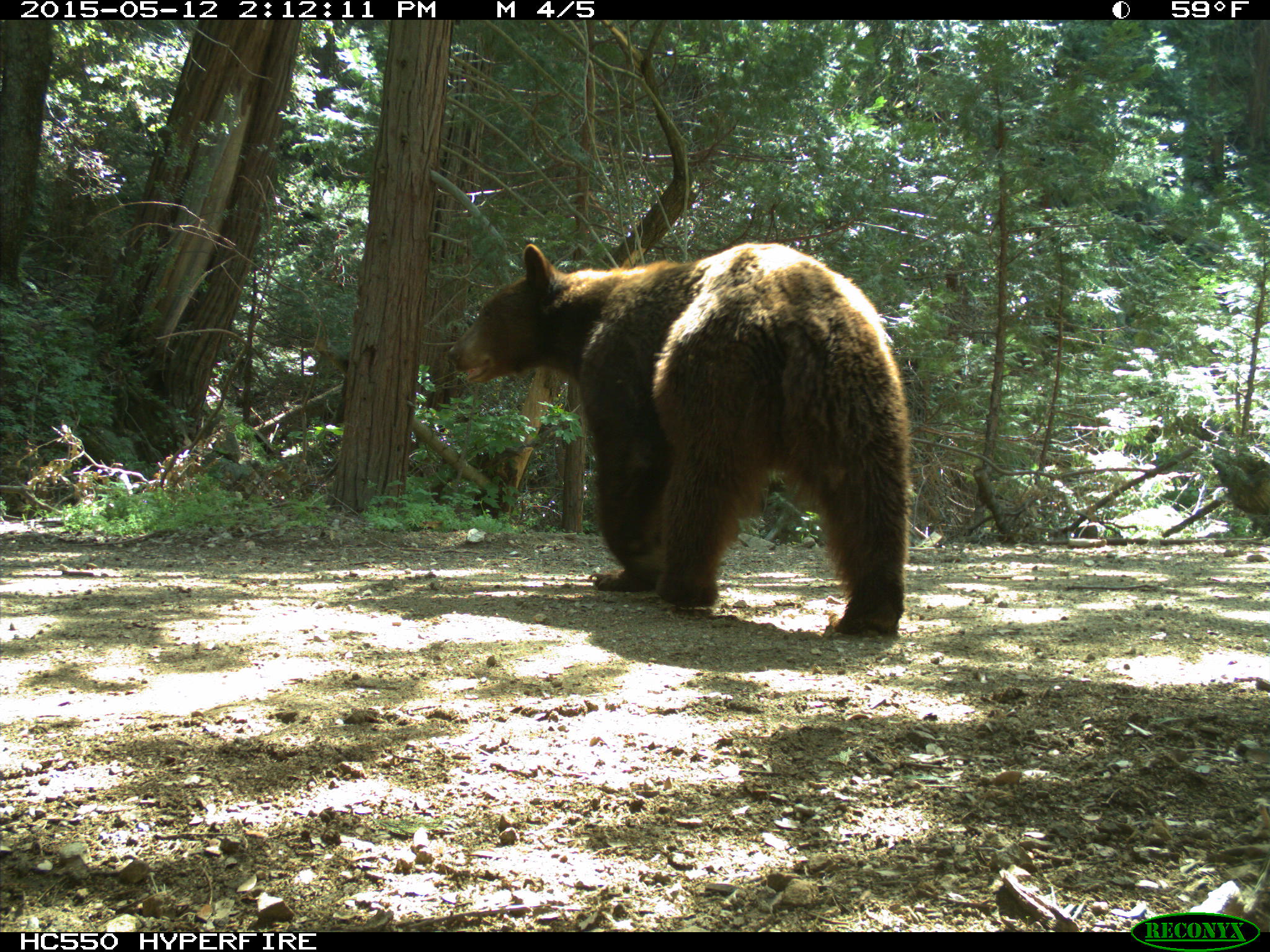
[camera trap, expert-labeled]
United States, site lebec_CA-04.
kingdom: Animalia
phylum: Chordata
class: Mammalia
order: Carnivora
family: Ursidae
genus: Ursus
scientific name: Ursus americanus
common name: american black bear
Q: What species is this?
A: Ursus americanus (american black bear).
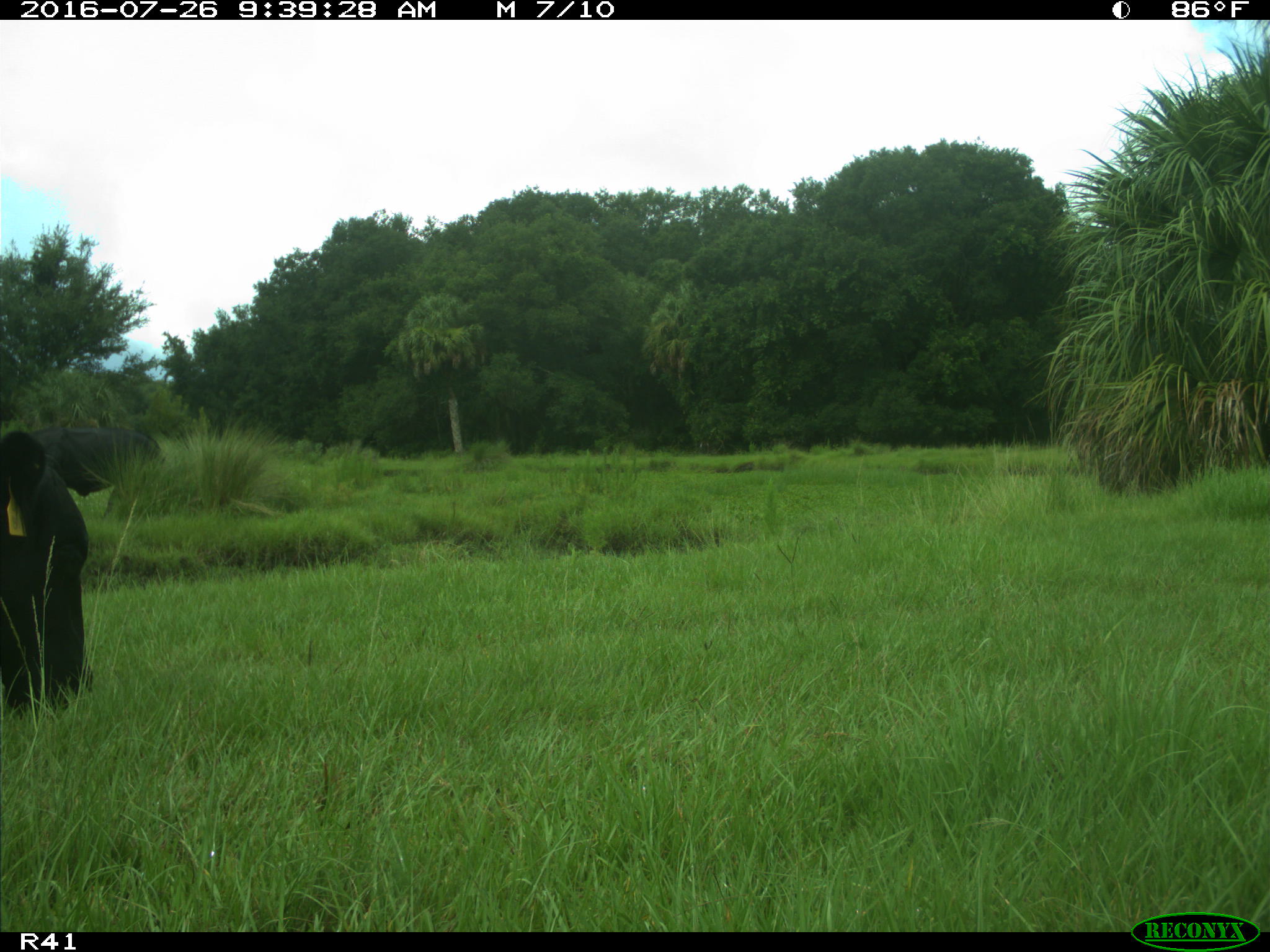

________________________

*Directions:*
Exact copy, no pictures: reproduce the whole listing above.

*Task response:*
[camera trap, expert-labeled]
United States, site lebec_CA-04.
kingdom: Animalia
phylum: Chordata
class: Mammalia
order: Carnivora
family: Ursidae
genus: Ursus
scientific name: Ursus americanus
common name: american black bear
Q: What species is this?
A: Ursus americanus (american black bear).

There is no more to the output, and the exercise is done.